Chaffe had claimed on the stand and during multiple interviews by the FBI, Southern Nevada Health District officials, and Las Vegas police in 2008 that he had witnessed Lakeman re-using NEEDLES on multiple patients. His testimony was the ONLY evidence that needles were used on more than one patient. This now recanted testimony was THE key to the prosecution’s case related to the allegations of patient neglect and Hepatitis C contamination, as well as the murder charge which was already strange enough since Lakeman never met the decedent. Only through the re-use of needles would it be plausible that a vial of propofol could become contaminated with Hepatitis C. Multiple use of the single dose vial with sterile needles and syringes for each use simply could not result in contamination. At this point Law Med sees no direct evidence whatsoever supporting the prosecution’s theory. But it will be up to the defense team to educate the jury as to why exactly the needle issue is such a key element of the case, and that the idea of reusing needles from one patient to the next is such an absurd and unfathomable practice to any anesthesia professional.
Chaffe was questioned about his checkered past, telling the jury he had trouble with memory and personal relationships after his wife died in July 2006, conceded he was accused of inappropriate conduct with co-workers, used derisive names referring to a supervisor, was fired from his job at the clinic in 2007 after making a remark about a bomb, and was once arrested during an investigation of allegations that a house guest of his had a methamphetamine lab in his bedroom. His firing pre-dates the period in 2007 that officials say the Hepatitis C contamination occurred.
Outside the jury’s presence on Monday Judge Adair denied Santacroce’s assertion that Chaffee perjured himself and motion for a mistrial saying she did not think that prosecutors knew Chaffe was going to change his testimony or the story he had told officials on numerous occasions.
As we previously reported, other witnesses have cast doubt on the prosecution’s theory that contamination of propofol led to a Hepatitis C outbreak, or that there was in fact an outbreak at all. And all of this is before the defense has called a single witness.

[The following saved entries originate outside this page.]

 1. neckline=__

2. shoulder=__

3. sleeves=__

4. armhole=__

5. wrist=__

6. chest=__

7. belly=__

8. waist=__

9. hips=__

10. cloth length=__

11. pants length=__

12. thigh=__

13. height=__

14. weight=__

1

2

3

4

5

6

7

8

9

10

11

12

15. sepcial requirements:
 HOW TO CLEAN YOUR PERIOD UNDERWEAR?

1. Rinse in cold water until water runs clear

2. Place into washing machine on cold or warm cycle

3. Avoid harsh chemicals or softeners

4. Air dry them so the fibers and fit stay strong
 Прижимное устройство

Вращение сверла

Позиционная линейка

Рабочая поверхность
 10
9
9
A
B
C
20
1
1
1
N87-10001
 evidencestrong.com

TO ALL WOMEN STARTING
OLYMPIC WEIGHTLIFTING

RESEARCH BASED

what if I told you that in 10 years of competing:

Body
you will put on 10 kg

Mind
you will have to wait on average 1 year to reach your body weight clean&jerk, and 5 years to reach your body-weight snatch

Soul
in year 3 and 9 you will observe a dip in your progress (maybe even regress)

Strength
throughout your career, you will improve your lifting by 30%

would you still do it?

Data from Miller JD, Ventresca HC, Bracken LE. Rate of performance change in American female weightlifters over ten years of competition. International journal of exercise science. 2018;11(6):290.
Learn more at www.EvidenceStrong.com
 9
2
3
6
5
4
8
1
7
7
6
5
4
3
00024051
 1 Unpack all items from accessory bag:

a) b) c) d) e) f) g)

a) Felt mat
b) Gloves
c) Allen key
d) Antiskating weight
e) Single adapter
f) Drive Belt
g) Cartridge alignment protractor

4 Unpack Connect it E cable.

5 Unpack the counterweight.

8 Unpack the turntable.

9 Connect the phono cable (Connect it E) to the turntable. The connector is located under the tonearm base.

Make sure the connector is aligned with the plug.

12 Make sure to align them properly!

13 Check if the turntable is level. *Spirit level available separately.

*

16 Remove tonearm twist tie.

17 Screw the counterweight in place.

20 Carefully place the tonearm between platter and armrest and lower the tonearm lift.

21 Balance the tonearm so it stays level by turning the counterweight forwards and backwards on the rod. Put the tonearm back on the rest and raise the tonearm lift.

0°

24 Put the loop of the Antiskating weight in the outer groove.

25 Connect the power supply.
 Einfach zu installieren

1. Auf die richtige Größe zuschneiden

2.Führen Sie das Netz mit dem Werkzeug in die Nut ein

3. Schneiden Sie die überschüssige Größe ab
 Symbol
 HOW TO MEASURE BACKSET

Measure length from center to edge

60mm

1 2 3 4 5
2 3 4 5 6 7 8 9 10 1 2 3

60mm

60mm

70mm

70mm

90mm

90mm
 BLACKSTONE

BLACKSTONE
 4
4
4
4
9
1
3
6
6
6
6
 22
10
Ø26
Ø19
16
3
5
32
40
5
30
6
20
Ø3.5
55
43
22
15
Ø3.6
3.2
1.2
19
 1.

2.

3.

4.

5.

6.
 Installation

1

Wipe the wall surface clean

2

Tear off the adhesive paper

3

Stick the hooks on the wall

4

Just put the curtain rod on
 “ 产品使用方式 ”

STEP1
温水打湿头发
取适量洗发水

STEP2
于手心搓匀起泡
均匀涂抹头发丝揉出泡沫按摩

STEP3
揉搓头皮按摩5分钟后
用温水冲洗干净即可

Desai and Lakeman are being tried on courtroom on 28 charges, including 2nd degree murder, criminal neglect of patients, theft and insurance fraud. The murder and neglect charges focus on the cases of seven hepatitis infections health officials say are linked to Desai’s former Endoscopy Center of Southern Nevada. One of the patients, Rodolfo Meana, died last year prompting the murder charge. Prosecutors claim Desai created a work environment that placed profit above the well-being of patients which led to unsafe injection practices of the anesthesia drug propofol and the outbreak of the blood-borne hepatitis C virus.